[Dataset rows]
* * * * * * * * *

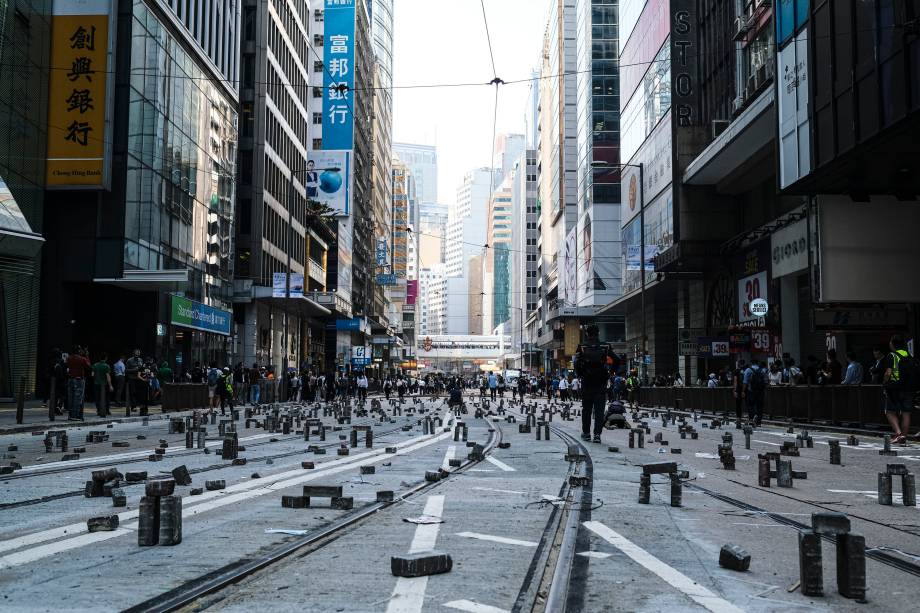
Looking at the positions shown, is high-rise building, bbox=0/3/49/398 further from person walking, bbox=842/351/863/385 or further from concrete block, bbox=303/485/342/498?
concrete block, bbox=303/485/342/498

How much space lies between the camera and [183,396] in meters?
33.3

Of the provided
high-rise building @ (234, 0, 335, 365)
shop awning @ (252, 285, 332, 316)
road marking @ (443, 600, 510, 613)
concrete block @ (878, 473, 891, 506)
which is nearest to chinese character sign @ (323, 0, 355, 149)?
high-rise building @ (234, 0, 335, 365)

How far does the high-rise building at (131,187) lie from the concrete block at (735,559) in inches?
1226

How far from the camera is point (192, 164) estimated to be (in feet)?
139

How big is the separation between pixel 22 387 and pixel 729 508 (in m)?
17.3

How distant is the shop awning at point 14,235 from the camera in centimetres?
2555

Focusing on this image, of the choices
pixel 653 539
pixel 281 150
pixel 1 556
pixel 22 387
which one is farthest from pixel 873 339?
pixel 281 150

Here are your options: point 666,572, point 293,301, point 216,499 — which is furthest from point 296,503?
point 293,301

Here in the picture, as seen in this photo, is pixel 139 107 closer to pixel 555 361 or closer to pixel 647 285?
pixel 647 285

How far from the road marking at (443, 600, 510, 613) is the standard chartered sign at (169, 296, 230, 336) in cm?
3571

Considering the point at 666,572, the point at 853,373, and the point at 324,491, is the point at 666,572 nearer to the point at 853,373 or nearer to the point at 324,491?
the point at 324,491

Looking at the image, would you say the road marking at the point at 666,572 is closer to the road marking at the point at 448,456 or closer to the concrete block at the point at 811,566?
the concrete block at the point at 811,566

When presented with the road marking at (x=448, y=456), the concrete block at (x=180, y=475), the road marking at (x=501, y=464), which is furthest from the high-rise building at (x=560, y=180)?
the concrete block at (x=180, y=475)

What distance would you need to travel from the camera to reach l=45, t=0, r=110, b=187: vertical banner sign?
33.8 meters
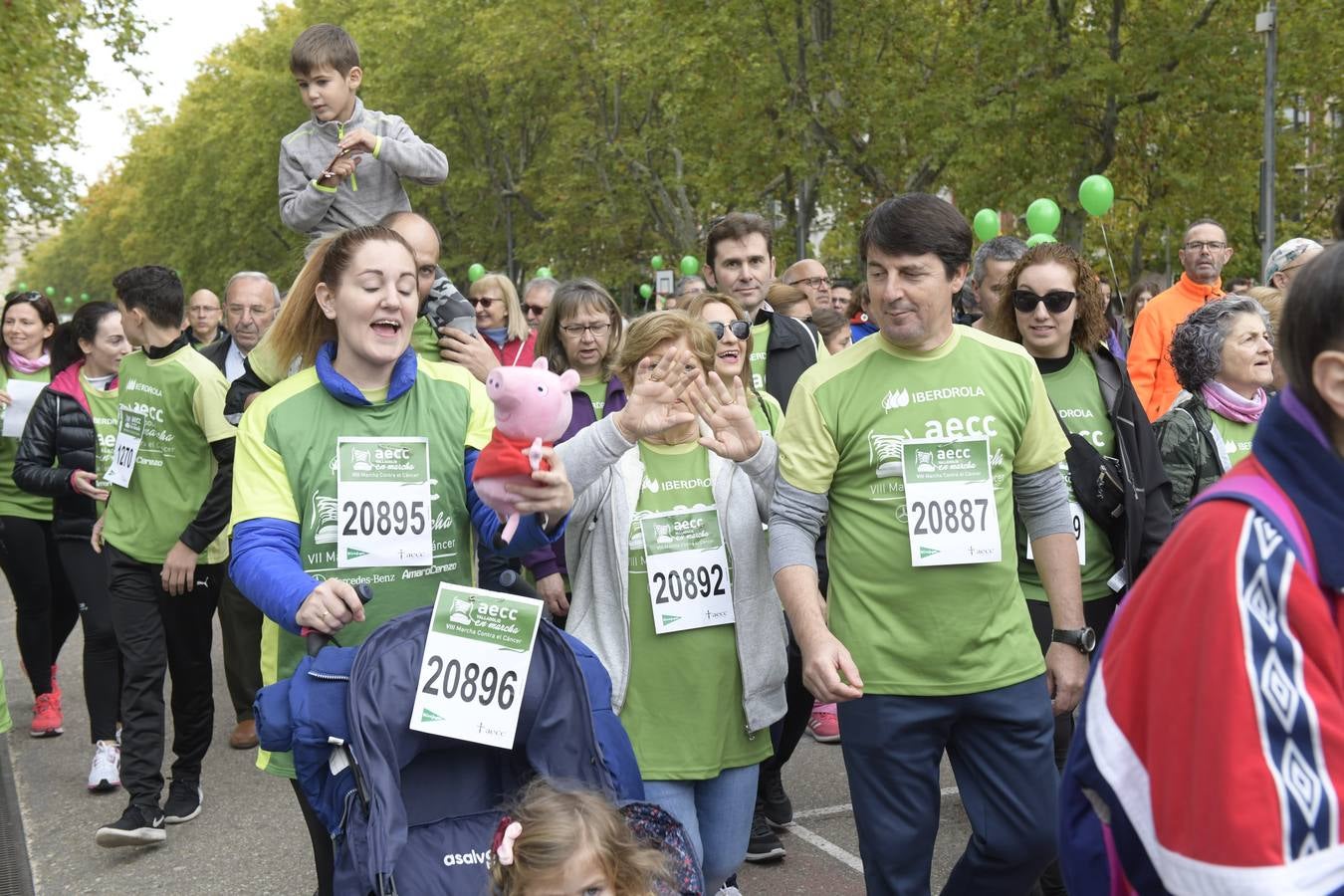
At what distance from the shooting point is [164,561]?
5.89m

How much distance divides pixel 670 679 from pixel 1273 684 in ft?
7.85

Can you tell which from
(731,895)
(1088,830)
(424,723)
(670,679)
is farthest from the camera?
(731,895)

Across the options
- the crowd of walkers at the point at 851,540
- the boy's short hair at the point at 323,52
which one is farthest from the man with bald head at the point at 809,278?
the boy's short hair at the point at 323,52

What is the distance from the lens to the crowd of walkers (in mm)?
1715

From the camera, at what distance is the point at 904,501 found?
360 cm

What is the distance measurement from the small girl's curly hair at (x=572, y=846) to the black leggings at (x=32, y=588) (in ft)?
18.4

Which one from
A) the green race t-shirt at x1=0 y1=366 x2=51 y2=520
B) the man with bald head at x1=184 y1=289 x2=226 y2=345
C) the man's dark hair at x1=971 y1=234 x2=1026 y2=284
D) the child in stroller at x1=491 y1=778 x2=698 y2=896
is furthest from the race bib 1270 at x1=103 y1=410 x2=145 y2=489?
the man with bald head at x1=184 y1=289 x2=226 y2=345

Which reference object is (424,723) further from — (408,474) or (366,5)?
→ (366,5)

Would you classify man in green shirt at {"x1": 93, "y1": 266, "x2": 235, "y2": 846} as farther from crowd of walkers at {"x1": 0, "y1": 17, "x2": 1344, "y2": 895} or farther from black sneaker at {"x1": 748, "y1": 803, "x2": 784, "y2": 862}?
black sneaker at {"x1": 748, "y1": 803, "x2": 784, "y2": 862}

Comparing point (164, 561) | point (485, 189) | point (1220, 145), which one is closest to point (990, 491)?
point (164, 561)

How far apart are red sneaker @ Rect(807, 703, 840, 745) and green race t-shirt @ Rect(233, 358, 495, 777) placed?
3.80m

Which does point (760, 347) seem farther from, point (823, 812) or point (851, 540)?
point (851, 540)

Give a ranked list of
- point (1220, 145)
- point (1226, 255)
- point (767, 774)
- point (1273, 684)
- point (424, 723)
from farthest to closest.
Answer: point (1220, 145), point (1226, 255), point (767, 774), point (424, 723), point (1273, 684)

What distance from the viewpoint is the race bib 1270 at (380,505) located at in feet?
11.4
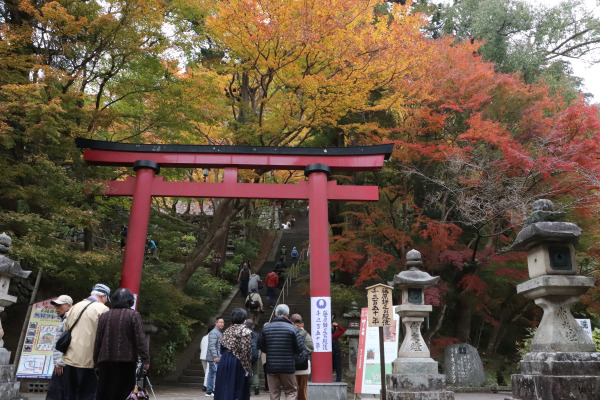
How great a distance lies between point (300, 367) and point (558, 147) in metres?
9.92

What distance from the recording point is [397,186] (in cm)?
1432

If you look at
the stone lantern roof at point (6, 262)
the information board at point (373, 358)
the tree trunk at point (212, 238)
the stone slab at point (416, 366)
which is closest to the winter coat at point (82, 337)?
the stone lantern roof at point (6, 262)

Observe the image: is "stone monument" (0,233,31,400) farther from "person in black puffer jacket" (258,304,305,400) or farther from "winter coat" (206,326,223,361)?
"person in black puffer jacket" (258,304,305,400)

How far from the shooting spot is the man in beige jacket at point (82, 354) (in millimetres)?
5121

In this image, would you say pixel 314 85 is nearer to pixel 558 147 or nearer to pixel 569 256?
pixel 558 147

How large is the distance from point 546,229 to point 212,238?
9.12 metres

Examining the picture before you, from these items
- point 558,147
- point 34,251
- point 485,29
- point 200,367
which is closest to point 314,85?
point 558,147

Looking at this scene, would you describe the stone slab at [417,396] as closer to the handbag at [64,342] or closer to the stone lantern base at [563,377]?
the stone lantern base at [563,377]

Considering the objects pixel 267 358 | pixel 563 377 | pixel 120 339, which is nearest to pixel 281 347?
pixel 267 358

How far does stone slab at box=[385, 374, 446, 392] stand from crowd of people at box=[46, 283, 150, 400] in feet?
15.6

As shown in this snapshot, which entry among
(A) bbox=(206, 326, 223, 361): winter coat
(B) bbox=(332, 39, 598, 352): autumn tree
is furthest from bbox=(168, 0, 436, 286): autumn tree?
(A) bbox=(206, 326, 223, 361): winter coat

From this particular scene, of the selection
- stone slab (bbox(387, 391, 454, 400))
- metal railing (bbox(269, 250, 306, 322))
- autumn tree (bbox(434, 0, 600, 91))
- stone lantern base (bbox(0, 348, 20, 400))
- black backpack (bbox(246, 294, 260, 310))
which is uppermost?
autumn tree (bbox(434, 0, 600, 91))

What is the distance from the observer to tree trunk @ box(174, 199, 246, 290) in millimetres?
12641

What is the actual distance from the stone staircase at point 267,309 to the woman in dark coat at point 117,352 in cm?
609
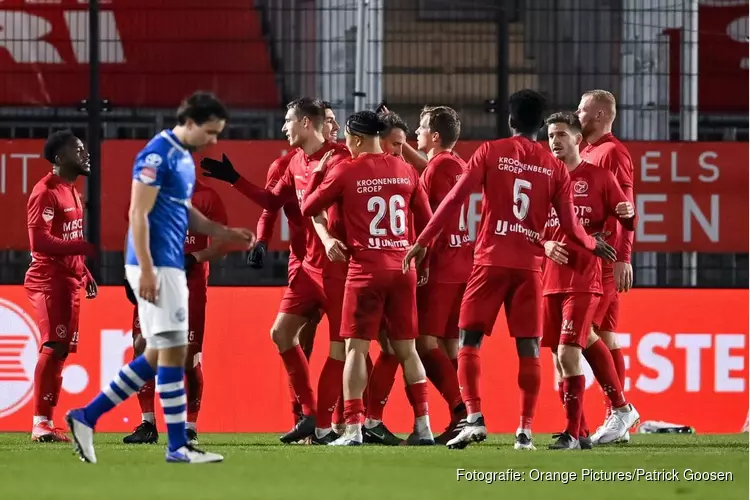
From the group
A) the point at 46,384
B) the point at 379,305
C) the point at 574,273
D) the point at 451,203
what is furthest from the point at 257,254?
the point at 574,273

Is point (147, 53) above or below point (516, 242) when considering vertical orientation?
above

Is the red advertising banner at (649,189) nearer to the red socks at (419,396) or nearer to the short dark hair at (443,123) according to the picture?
the short dark hair at (443,123)

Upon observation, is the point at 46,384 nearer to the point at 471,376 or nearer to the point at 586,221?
the point at 471,376

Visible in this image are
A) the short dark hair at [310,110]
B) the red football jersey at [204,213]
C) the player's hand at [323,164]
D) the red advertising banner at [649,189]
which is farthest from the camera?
the red advertising banner at [649,189]

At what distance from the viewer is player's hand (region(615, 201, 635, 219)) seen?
8.95 meters

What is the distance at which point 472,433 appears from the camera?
8.39 meters

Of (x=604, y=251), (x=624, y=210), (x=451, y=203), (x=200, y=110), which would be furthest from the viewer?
(x=624, y=210)

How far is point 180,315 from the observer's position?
7.20m

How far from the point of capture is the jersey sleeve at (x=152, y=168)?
7082 mm

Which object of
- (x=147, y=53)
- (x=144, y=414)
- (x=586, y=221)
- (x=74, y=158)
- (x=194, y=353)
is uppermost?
(x=147, y=53)

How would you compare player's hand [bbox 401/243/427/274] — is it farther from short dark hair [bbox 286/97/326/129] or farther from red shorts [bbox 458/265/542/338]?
short dark hair [bbox 286/97/326/129]

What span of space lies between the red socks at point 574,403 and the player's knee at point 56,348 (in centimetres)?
320

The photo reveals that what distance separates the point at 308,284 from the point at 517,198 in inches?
60.1

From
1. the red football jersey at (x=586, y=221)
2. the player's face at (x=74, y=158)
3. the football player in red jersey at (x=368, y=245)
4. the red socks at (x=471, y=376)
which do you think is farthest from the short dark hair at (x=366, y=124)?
the player's face at (x=74, y=158)
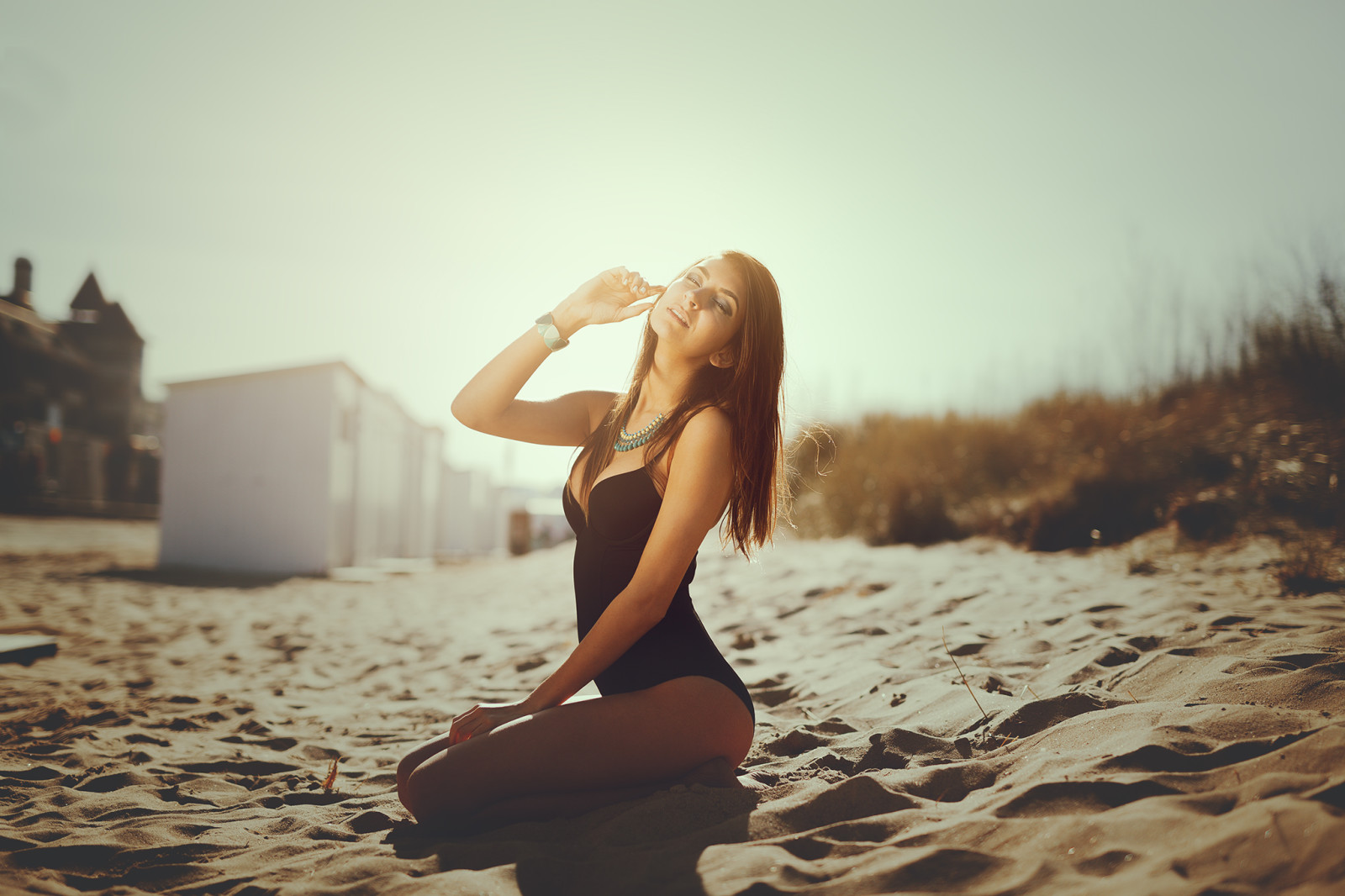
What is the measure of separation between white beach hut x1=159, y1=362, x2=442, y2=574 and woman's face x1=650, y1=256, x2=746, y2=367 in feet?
42.3

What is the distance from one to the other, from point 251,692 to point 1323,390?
7504 mm

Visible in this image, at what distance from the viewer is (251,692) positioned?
3.90 meters

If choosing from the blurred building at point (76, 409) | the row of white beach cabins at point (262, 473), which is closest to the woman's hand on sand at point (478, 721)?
the row of white beach cabins at point (262, 473)

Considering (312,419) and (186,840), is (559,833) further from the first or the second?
(312,419)

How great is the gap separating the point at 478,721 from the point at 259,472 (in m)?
13.7

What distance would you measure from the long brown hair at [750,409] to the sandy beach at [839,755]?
10.6 inches

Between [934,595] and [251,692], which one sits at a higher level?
[934,595]

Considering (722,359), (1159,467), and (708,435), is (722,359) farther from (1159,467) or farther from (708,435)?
(1159,467)

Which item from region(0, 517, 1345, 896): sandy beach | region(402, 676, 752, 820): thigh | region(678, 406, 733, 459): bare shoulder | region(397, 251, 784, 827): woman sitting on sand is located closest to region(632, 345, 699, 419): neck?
region(397, 251, 784, 827): woman sitting on sand

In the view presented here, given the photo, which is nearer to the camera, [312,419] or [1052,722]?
[1052,722]

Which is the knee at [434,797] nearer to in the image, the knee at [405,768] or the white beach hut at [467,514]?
the knee at [405,768]

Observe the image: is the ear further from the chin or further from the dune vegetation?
the dune vegetation

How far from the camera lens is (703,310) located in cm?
217

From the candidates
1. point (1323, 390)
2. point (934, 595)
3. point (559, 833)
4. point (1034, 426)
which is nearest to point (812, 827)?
point (559, 833)
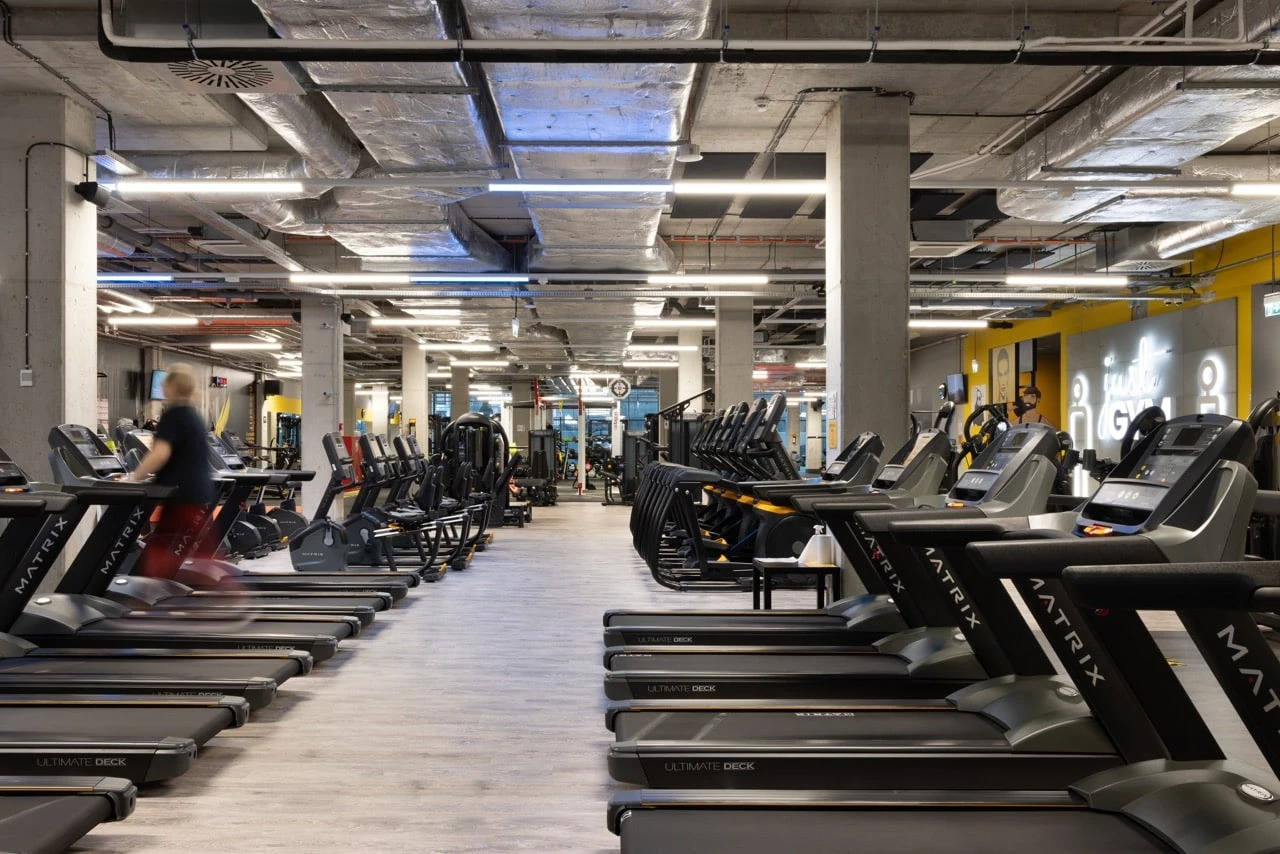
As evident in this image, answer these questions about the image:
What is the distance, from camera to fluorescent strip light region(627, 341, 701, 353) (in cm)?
1805

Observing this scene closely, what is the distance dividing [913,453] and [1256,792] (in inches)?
100

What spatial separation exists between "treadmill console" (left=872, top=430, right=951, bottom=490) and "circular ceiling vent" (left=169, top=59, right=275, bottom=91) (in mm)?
4114

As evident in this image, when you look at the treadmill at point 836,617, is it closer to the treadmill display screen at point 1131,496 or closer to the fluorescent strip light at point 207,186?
the treadmill display screen at point 1131,496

* * * * * * * * *

Give again, word for word, every line from the one holding "Observing this scene" to the end of the data.

Solution:
Observing this scene closely, what is the distance dividing [913,453] and [1256,792] (in inches)?
100

What spatial separation exists between "treadmill console" (left=872, top=430, right=951, bottom=490) and "circular ceiling vent" (left=169, top=59, right=275, bottom=91) (in mm)?
4114

As evident in this image, when you look at the treadmill at point 836,617, is it closer to the treadmill display screen at point 1131,496 or closer to the fluorescent strip light at point 207,186?
the treadmill display screen at point 1131,496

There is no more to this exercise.